[EXTRACTED RECORDS]

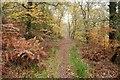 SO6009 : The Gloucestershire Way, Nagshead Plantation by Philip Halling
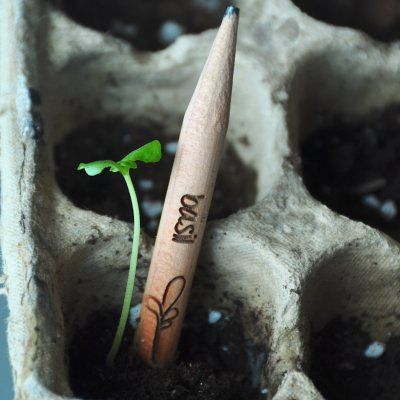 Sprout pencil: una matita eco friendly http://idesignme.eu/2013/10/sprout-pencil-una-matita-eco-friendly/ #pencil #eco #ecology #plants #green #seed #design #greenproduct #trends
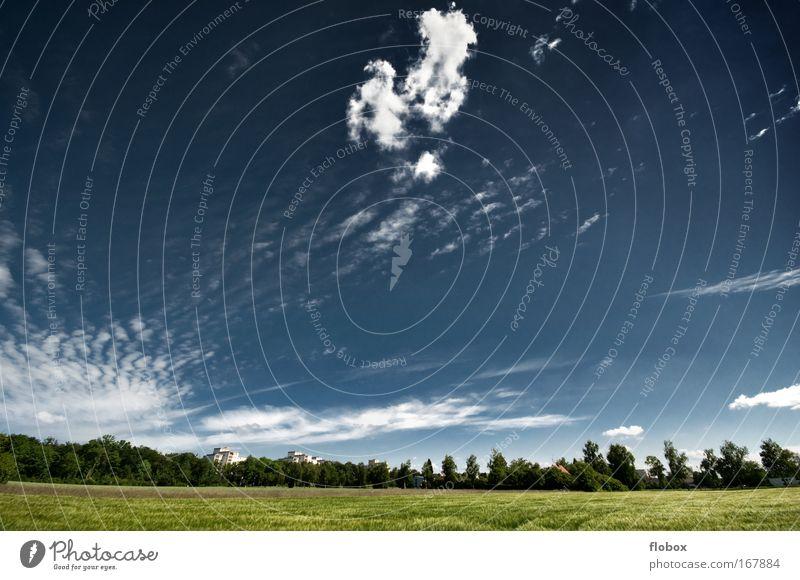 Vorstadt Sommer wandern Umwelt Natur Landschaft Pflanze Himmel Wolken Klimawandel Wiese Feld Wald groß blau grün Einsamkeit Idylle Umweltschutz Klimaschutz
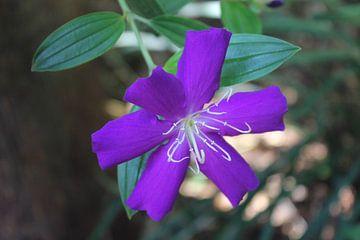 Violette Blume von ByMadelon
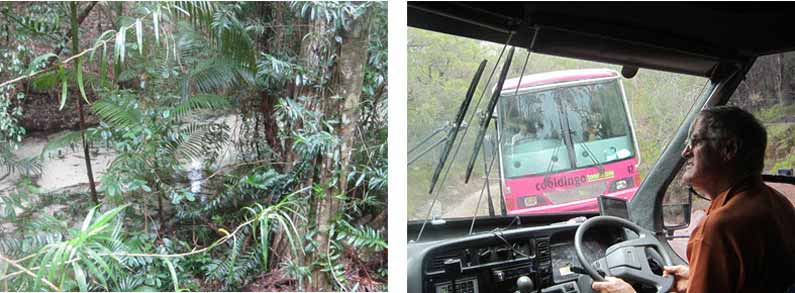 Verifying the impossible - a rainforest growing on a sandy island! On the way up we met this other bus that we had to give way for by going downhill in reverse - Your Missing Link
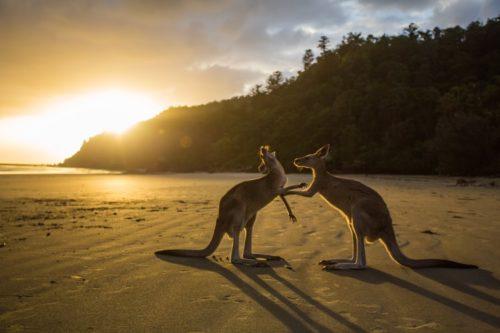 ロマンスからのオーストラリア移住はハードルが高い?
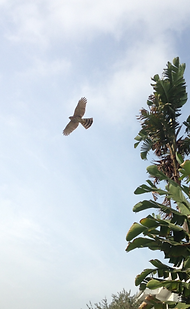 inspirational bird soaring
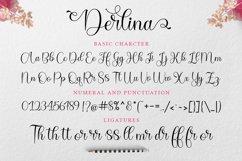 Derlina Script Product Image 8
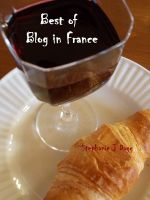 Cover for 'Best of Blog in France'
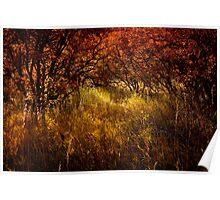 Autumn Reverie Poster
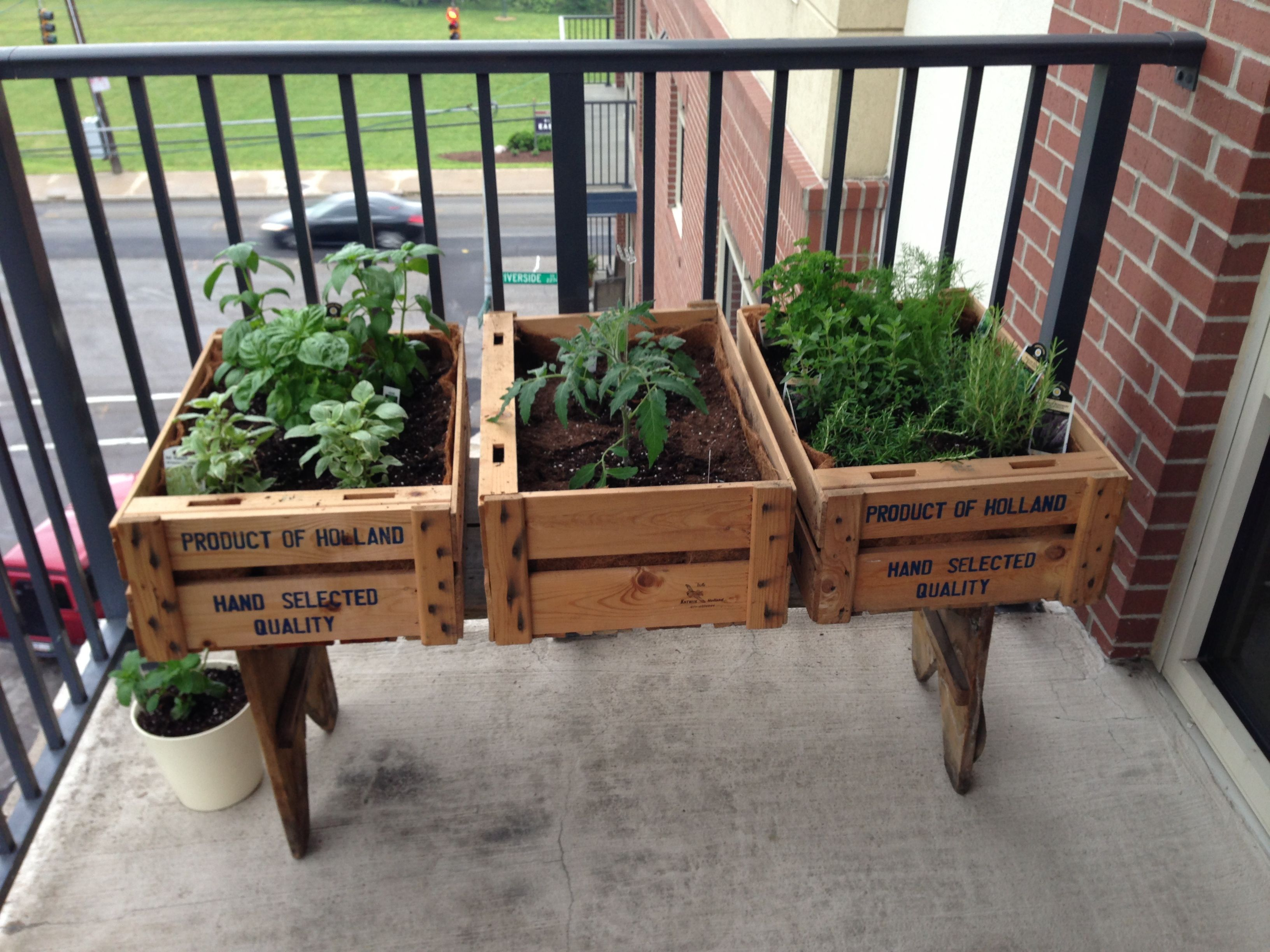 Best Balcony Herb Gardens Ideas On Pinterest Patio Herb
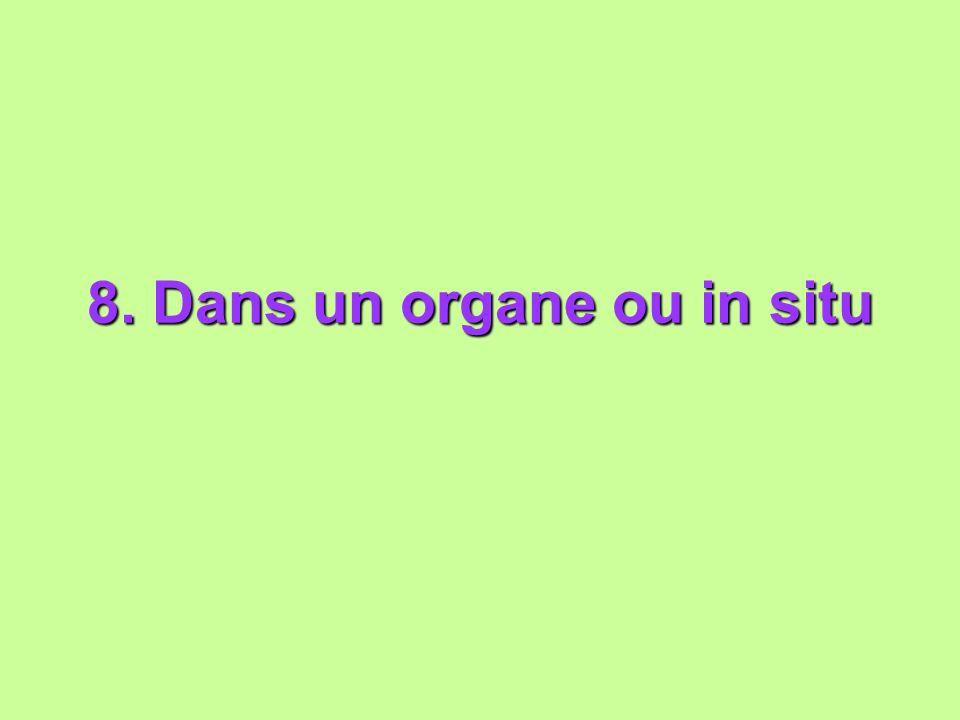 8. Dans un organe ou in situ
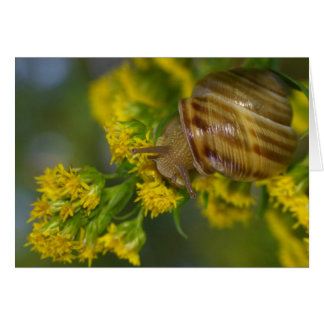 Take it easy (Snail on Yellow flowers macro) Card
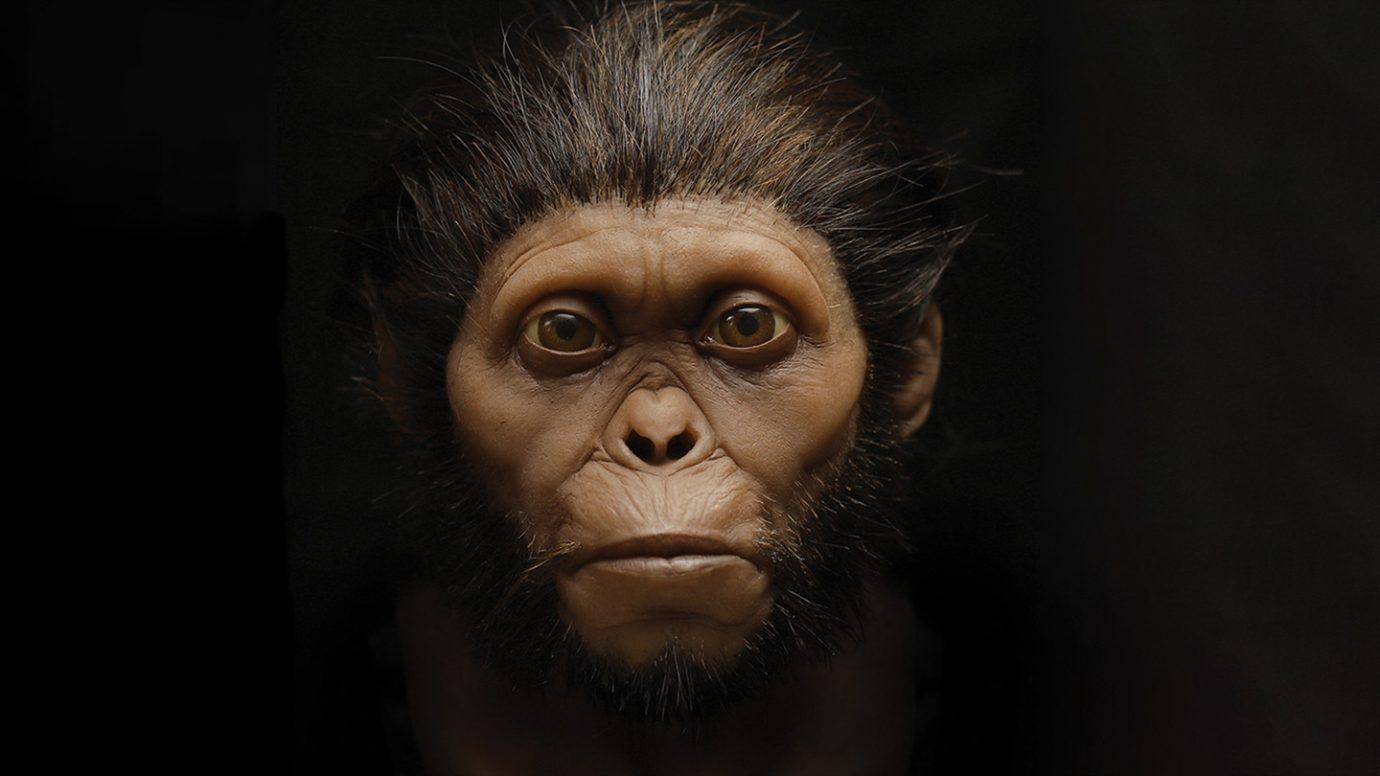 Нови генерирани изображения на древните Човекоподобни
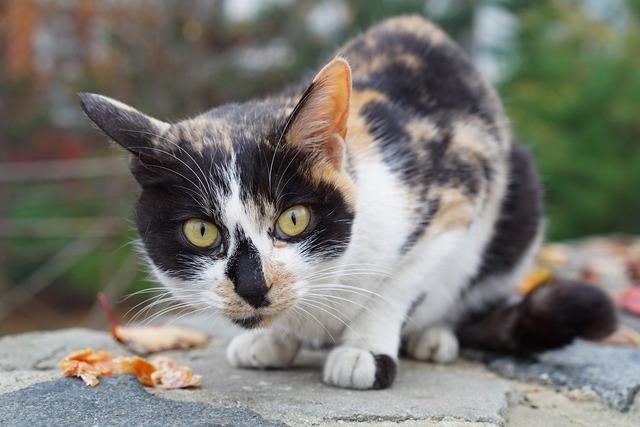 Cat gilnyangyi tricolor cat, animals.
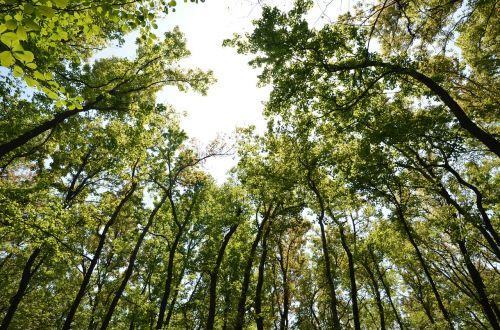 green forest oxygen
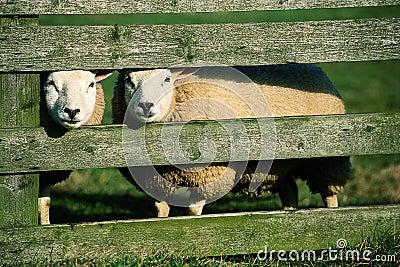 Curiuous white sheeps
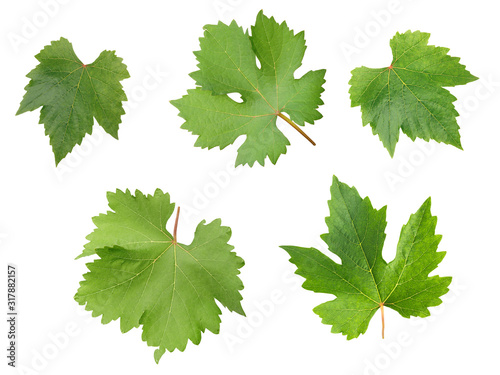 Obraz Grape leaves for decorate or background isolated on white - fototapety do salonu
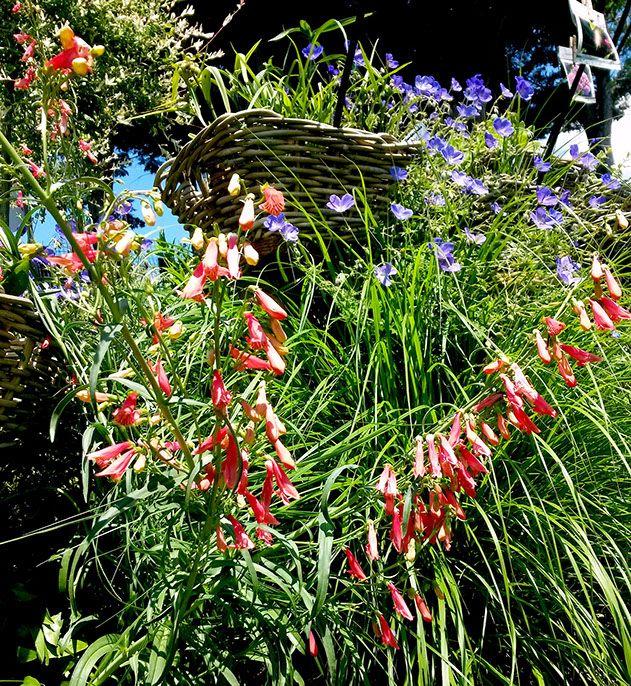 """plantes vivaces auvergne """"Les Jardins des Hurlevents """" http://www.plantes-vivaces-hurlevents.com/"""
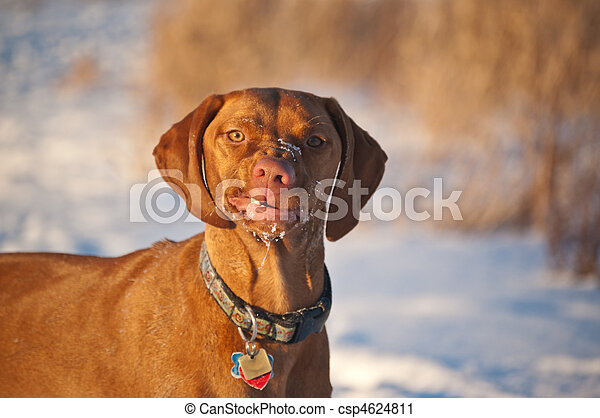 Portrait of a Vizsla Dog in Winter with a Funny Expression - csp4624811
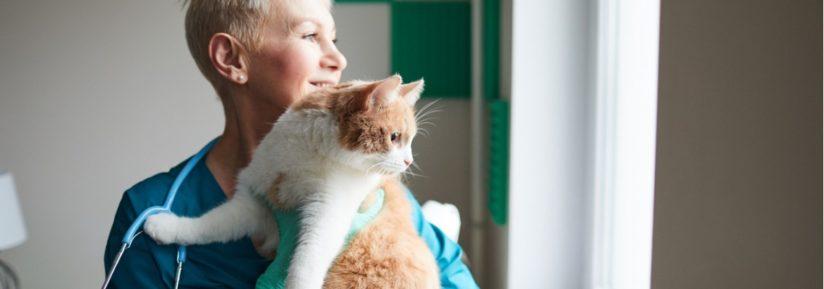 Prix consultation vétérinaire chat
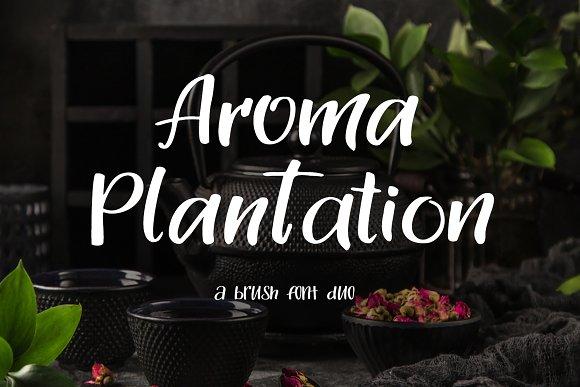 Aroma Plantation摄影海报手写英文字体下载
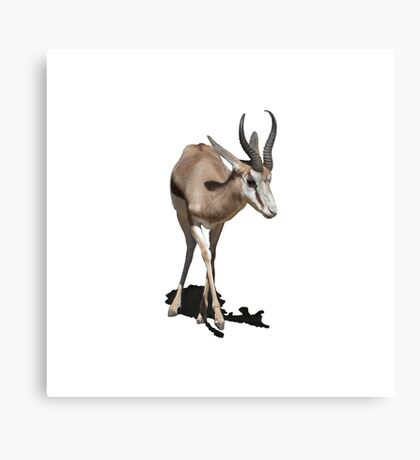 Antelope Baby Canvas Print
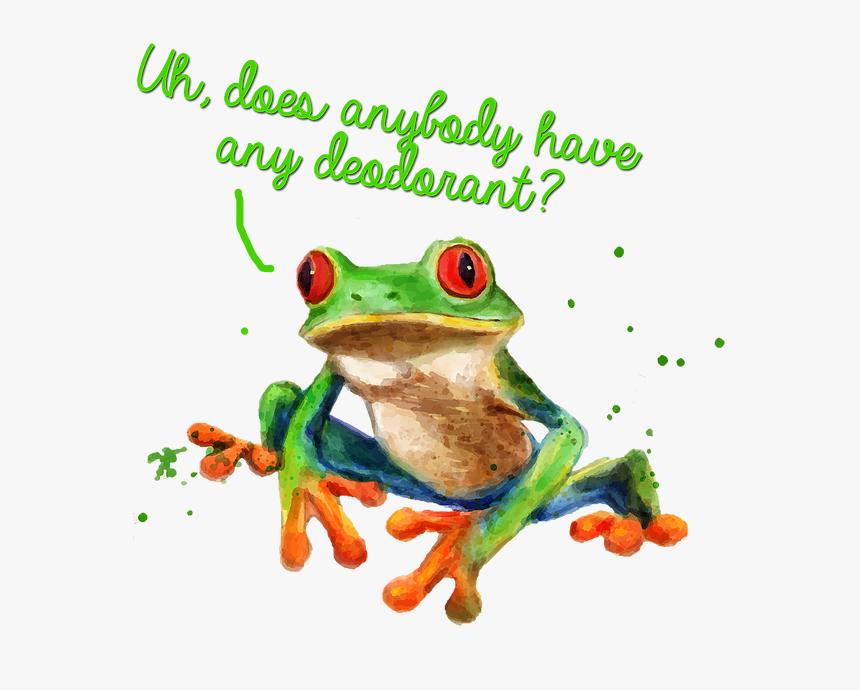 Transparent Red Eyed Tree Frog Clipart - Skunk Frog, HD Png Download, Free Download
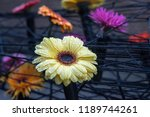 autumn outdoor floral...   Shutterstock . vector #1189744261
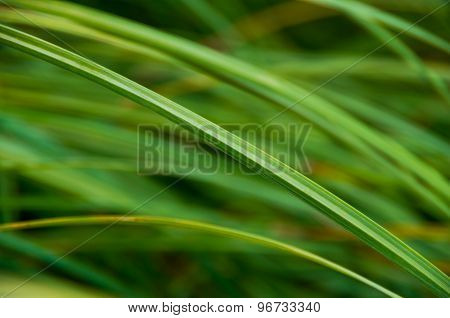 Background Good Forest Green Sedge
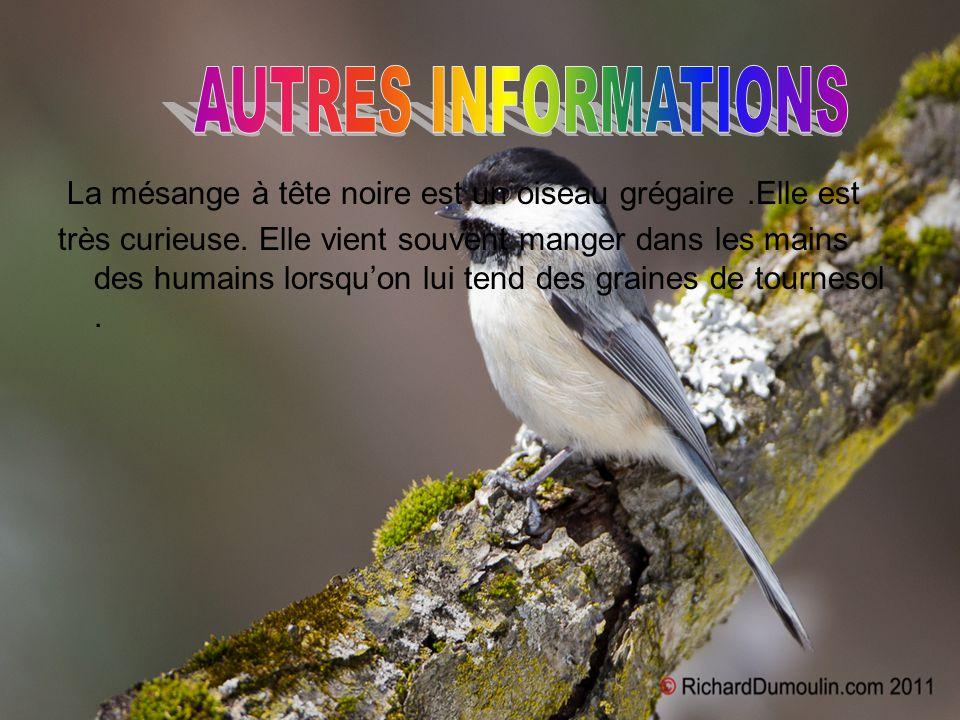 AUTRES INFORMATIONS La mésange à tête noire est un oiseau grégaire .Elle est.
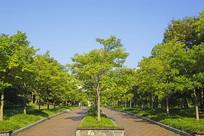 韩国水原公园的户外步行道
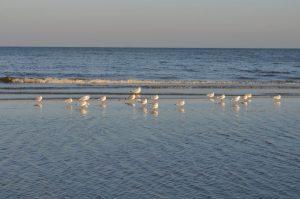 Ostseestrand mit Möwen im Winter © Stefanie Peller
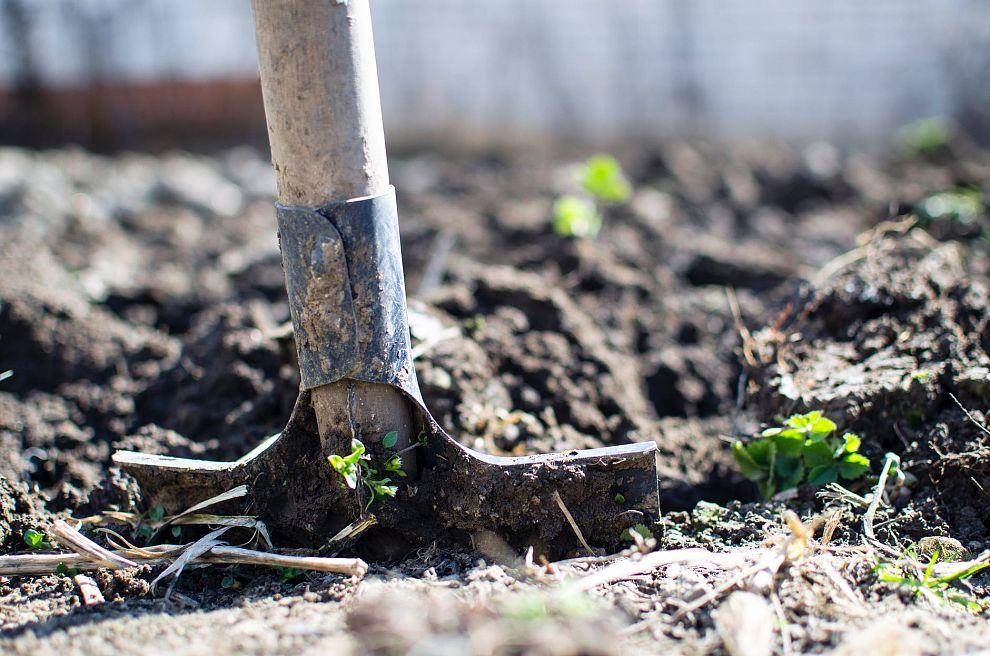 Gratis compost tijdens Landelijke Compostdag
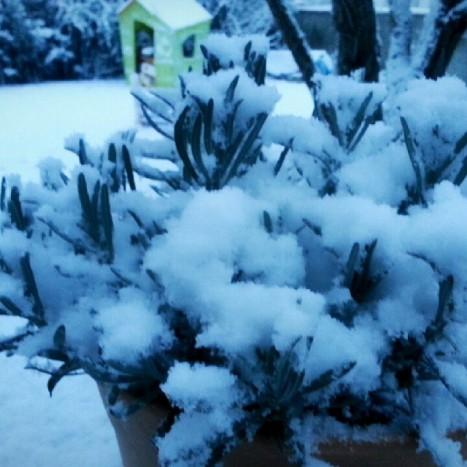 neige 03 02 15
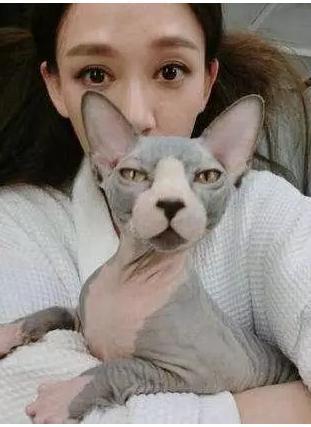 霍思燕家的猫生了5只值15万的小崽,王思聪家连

[/EXTRACTED RECORDS]

> **WORK ORDER**: Every line above from the one with "Cover for 'Best of Blog in France'" down to the one with "Aroma Plantation摄影海报手写英文字体下载" must be written out exactly, and no picture may appear.

> **RESULT BELOW**:
 Cover for 'Best of Blog in France'
 Autumn Reverie Poster
 Best Balcony Herb Gardens Ideas On Pinterest Patio Herb
 8. Dans un organe ou in situ
 Take it easy (Snail on Yellow flowers macro) Card
 Нови генерирани изображения на древните Човекоподобни
 Cat gilnyangyi tricolor cat, animals.
 green forest oxygen
 Curiuous white sheeps
 Obraz Grape leaves for decorate or background isolated on white - fototapety do salonu
 """plantes vivaces auvergne """"Les Jardins des Hurlevents """" http://www.plantes-vivaces-hurlevents.com/"""
 Portrait of a Vizsla Dog in Winter with a Funny Expression - csp4624811
 Prix consultation vétérinaire chat
 Aroma Plantation摄影海报手写英文字体下载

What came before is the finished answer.